水戸市民会館 舞台音響設備
ヤマハサウンドシステム株式会社 田中雄大/森裕太郎/堀口祐輔
1.はじめに
水戸市民会館は、さまざまな催事を開催できる2,000席の「グロービスホール(大ホール)」、482人収容のシューボックス型の「ユードムホール(中ホール)」、大ホールの舞台と同規模の平土間空間「小ホール」の3ホールを中心に構成。多くの市民が施設に立ち寄り、憩い、くつろぎ、楽しめる施設で、日常的に賑わいを創出している。
ここではグロービスホール(大ホール)およびユードムホール(中ホール)の舞台音響設備について解説する。
2.基本方針
1)基本方針
- 音楽、演劇、集会などの多様な演目に対応
- 運用操作性、安定性、耐久性に優れた、高い信頼性を保持
- 仮設機材等の機器持ち込みに対応
- 運営計画および建築・他設備と良好なバランスを維持
<催物と舞台音響機能の対応例>
2)機器構成
3)目標性能
※「水戸市新市民会館等施設建設物新築工事 大ホール,中ホール,小ホール,大会議室,展示室 実施設計説明書(伊東豊雄建築設計事務所・横須賀満夫設計事務所 共同企業体)」より抜粋
3.グロービスホール(大ホール)
1)スピーカーデザイン
プロセニアム中央上部のプロセニアムスピーカーとカラム両サイドのサイドスピーカーはd&b audiotechnikのラインアレイシステム「Vシリーズ」を採用した。これらは舞台機構設備により昇降でき、音響反射板を使用する演目などスピーカーを目立たせたくない場面では天井内に格納できる。

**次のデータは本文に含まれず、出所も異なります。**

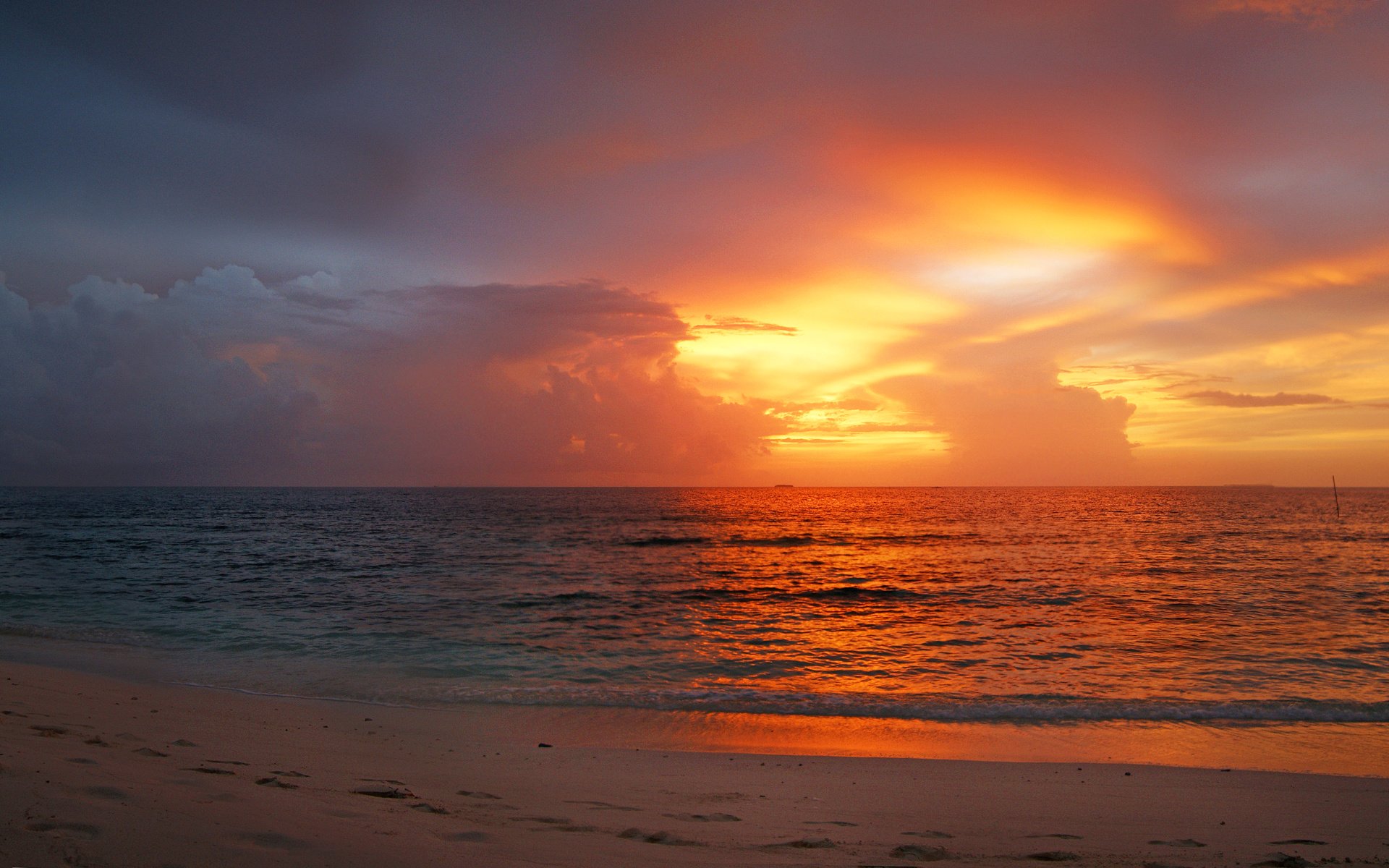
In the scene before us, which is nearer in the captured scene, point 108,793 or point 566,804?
point 108,793

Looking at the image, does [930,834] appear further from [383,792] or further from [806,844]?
[383,792]

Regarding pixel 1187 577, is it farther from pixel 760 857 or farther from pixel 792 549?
pixel 760 857

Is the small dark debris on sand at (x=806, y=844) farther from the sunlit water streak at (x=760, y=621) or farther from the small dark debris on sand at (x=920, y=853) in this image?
the sunlit water streak at (x=760, y=621)

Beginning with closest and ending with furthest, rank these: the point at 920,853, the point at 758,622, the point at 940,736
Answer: the point at 920,853
the point at 940,736
the point at 758,622

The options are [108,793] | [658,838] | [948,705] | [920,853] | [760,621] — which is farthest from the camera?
[760,621]

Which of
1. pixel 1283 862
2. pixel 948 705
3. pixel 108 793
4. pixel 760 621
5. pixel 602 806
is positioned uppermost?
pixel 108 793

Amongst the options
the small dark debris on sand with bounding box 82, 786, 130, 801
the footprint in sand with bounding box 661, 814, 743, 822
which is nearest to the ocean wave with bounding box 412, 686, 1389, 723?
the footprint in sand with bounding box 661, 814, 743, 822

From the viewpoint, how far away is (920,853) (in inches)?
252

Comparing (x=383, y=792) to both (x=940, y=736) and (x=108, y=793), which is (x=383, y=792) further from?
(x=940, y=736)

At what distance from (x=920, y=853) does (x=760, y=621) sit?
15765 millimetres

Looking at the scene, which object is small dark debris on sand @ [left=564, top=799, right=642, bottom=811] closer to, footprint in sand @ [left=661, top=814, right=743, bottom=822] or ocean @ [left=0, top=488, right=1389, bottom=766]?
footprint in sand @ [left=661, top=814, right=743, bottom=822]

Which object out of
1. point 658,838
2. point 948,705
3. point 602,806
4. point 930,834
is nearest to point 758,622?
point 948,705

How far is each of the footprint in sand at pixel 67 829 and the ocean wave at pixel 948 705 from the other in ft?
25.5

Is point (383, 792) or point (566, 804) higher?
point (383, 792)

プロセニアムスピーカーおよびサイドスピーカーの他、客席天井にシーリングスピーカーと壁にウォールスピーカーがあり、効果音の再生など臨場感のある音の演出を可能とした。
プロセニアムスピーカー
サイドスピーカー(下手側)
客席天井内のシーリングスピーカー
客席壁面のウォールスピーカー
(写真〇がスピーカー)
2)舞台音響設備
音響調整室のヤマハ「RIVAGE PM5」
音響調整卓はヤマハのデジタルミキシングシステム「RIVAGE PM5」を採用。音響調整室と舞台袖にある入出力ボックス「Rioシリーズ」からパワーアンプまでをサンプリング周波数96kHzのネットワークオーディオ「Dante」で伝送するシステムを構築した。舞台袖~音響調整室~アンプ室の拠点間は光ファイバーで接続し、安定した信号伝送を実現した。
アンプ室のパワーアンプ架
基幹伝送を「Dante」とすることは3ホール共通とした。これにより、3ホールで基本的な運用が同じとなり、音響備品を3ホールで共用できる。さらに、主催者が持ち込みするDante機器にも容易に接続できるメリットがある。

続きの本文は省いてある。